Reading text –

━━━━━━━━━━

Teaching writing in secondary schools: a story of professional learning

Dr David Caldwell, Program Director: Masters UNISA Education Futures, explores using meta language across key learning areas to improve secondary writing skills.

Ever since the introduction of NAPLAN, improving students’ writing has been a priority for Australian schools. As the foundation of communication, writing is an essential skill, yet with 20 per cent of boys and 10 per cent of girls in Year 9 still not meeting minimum standards, secondary schools are under increasing pressure to improve writing production.

The challenge appears to be associated with the specialisation of subjects as students progress through secondary school. While teachers recognise that writing styles become more distinctive within each learning area – for example, writing for science is very different to writing for music – the responsibility to deliver solid writing skills sits squarely on the shoulders of specialist teachers, creating a need to support all teachers to develop a meta-language for writing within their own subjects.

In 2020, I led a year-long professional learning program with Marryatville High School, a large public secondary school in metropolitan South Australia. My task was to have each learning area produce at least one model text, that is, an exemplar text from their discipline that aligned with relevant Australian Curriculum content descriptors (for a specific year level). I also worked collaboratively with the teachers to analyse and annotate their model texts, highlighting important language features to teach in the classroom, such as technical language, relating verbs and causal sentences in a science lab report. The resulting text production was outstanding.

━━━━━━━━━━

Entries –
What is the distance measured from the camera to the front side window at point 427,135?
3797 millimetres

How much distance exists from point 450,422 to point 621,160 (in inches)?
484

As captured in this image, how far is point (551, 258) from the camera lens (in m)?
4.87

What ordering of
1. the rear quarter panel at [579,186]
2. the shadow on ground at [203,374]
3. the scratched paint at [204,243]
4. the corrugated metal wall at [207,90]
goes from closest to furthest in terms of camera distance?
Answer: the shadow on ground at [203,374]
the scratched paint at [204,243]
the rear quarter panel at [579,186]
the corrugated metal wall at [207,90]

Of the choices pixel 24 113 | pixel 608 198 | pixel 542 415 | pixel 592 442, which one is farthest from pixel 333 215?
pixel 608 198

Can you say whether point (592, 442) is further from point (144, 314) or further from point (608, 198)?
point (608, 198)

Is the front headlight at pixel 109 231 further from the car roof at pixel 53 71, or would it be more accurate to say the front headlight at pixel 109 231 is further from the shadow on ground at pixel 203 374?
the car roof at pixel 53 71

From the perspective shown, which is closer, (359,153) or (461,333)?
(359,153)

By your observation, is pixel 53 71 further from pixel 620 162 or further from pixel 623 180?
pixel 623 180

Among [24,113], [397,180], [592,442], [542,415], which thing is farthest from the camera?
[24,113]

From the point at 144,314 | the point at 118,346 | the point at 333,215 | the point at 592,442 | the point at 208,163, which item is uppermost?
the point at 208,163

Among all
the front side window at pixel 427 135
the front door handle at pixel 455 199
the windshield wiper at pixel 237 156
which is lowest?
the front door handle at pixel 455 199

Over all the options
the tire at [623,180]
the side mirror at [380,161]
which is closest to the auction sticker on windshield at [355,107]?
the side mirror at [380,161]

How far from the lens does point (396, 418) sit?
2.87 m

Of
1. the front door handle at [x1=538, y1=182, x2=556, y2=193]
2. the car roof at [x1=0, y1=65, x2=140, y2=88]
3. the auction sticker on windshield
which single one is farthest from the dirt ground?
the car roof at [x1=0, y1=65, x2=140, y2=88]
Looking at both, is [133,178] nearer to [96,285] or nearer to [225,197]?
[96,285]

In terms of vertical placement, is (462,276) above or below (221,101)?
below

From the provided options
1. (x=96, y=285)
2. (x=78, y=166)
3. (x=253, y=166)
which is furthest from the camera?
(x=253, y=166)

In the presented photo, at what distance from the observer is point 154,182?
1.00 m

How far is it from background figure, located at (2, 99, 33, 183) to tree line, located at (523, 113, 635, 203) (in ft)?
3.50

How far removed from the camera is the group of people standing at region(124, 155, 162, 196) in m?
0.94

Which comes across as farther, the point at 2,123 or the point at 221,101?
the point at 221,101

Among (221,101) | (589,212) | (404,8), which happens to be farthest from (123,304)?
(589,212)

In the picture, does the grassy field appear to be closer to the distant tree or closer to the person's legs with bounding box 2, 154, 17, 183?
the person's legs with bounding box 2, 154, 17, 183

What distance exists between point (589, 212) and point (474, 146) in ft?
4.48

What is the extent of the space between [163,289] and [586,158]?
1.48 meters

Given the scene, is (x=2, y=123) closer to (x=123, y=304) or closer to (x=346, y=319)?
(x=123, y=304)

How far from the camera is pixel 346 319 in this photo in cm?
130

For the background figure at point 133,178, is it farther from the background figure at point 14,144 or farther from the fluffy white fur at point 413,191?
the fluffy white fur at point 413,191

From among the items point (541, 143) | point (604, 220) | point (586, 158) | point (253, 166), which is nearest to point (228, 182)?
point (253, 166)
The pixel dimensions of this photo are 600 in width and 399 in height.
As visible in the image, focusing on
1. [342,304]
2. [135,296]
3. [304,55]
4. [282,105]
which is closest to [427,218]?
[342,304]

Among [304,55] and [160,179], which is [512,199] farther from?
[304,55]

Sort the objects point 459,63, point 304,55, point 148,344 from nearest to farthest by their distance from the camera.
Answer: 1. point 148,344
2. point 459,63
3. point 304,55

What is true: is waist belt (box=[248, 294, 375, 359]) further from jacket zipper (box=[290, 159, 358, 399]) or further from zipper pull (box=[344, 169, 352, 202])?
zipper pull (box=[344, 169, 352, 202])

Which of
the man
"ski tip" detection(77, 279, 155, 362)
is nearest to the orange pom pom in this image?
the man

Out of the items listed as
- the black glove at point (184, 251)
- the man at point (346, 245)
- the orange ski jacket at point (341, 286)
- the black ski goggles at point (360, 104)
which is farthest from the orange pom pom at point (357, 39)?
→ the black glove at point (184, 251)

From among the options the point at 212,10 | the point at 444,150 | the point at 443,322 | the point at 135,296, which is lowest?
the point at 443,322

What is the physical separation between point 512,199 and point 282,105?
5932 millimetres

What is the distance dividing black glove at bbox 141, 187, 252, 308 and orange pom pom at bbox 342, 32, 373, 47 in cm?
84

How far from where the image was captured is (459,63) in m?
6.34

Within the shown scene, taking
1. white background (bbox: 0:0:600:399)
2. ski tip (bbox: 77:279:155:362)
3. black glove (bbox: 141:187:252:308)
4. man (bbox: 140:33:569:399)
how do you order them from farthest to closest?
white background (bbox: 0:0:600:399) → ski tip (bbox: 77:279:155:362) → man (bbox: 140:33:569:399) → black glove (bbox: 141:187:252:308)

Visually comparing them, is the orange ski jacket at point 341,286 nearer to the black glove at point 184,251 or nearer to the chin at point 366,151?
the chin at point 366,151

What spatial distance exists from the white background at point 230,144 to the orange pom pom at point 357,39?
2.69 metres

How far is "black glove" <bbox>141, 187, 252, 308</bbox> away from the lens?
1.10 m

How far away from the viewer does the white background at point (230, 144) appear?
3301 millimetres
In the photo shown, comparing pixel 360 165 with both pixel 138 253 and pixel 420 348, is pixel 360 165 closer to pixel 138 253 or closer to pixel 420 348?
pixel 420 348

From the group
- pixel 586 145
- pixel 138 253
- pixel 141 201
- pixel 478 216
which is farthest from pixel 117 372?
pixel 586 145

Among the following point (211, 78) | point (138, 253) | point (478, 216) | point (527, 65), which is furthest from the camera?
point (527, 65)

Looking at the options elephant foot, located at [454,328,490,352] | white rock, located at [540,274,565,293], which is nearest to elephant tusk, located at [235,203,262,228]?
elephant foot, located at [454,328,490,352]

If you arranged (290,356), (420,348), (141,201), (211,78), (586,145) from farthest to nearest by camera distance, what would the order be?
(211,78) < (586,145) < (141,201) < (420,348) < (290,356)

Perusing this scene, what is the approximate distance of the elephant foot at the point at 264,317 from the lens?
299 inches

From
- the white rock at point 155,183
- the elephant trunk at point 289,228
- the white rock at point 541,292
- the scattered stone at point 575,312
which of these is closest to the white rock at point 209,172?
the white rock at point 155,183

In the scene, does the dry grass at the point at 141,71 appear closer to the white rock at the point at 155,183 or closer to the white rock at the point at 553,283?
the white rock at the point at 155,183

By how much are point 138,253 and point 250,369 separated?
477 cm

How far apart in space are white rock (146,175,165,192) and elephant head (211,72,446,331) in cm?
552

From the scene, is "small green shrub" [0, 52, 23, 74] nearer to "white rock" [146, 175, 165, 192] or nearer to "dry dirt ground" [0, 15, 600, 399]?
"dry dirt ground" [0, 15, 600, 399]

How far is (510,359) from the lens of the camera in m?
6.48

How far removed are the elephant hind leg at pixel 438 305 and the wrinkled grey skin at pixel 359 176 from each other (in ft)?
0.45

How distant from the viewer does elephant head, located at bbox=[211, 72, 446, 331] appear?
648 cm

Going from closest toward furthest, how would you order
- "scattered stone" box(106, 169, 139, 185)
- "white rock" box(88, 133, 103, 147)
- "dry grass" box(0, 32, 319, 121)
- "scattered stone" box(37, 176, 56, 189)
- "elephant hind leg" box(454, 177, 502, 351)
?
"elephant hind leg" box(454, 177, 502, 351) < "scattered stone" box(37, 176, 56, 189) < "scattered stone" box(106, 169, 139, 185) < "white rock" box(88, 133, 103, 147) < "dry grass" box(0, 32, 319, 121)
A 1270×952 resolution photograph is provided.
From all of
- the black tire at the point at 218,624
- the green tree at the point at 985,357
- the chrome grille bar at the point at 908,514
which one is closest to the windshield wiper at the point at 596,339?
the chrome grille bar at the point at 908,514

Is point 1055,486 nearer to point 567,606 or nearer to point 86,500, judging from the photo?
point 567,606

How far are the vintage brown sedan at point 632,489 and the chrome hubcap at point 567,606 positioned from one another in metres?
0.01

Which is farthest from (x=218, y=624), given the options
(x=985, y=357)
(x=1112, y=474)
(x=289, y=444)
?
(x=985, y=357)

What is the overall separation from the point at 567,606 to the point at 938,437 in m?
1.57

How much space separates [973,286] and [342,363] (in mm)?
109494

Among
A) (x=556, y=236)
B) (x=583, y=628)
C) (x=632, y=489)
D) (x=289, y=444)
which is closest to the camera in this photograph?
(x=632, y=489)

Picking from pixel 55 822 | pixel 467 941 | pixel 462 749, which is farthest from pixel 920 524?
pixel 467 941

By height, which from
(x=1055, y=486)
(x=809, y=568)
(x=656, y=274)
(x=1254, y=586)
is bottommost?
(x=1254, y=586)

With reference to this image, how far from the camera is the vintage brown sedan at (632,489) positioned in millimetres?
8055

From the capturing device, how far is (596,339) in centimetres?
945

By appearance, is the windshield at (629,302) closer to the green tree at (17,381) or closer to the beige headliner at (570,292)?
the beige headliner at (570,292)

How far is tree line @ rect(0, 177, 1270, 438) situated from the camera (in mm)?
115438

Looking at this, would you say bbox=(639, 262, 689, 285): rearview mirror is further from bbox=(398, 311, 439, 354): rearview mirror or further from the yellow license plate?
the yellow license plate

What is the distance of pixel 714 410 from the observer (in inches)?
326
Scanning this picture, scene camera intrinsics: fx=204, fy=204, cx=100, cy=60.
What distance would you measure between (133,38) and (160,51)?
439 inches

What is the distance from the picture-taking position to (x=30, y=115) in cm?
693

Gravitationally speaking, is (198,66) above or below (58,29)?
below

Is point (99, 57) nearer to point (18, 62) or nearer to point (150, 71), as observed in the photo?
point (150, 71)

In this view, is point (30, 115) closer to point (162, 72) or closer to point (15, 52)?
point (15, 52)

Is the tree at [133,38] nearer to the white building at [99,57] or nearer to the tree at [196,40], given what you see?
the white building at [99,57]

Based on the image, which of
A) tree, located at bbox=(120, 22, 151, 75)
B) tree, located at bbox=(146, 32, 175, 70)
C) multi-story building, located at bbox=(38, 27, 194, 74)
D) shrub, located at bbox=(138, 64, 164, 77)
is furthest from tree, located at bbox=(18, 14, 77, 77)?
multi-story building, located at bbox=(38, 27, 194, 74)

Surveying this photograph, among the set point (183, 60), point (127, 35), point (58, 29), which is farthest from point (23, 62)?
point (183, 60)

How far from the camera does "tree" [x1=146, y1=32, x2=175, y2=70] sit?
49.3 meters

━━━━━━━━━━

Required work –
**1.** In the article on teaching writing in secondary schools, what percentage of Year 9 boys are still not meeting minimum writing standards?
**2.** Continue the article on teaching writing in secondary schools from its final sentence.
The listing is not needed for this work.

Answers per task –
**1.** 20 percent of Year 9 boys are still not meeting minimum writing standards.

**2.**
In total, the Marryatville teachers produced 19 model texts across eight learning areas. All texts were accurately analysed for genre and grammar, with teaching staff producing a range of genres in line with their respective learning areas, including responses, explanations, reports, and arguments. So, what helped facilitate this level of teacher engagement and text production? The key was three-fold: professional learning, empowerment through production, and leadership. Firstly, it’s important to understand that this teaching intervention was one part of a three-year sequence of professional learning. In the year prior, staff had undertaken rigorous training in genre and functional grammar; they analysed texts, experienced joint construction, and had essentially been ‘taught’ explicitly about the language of their disciplines. By year two, they had a reasonably strong sense of how language works in their learning area.

Then, in the third year, after producing model texts, the staff focused on classroom pedagogy – how to use the model texts in the classroom. Giving staff ownership over their own text production and analysis was especially critical. First, it forced teachers to think hard about what language constitutes the kinds of texts their students produce – scientific reports, narratives, or data-driven descriptions – each has different structure, vocabulary, and grammar preferences. Second, it made teachers experience the same linguistic demands that their students experience when writing for their discipline.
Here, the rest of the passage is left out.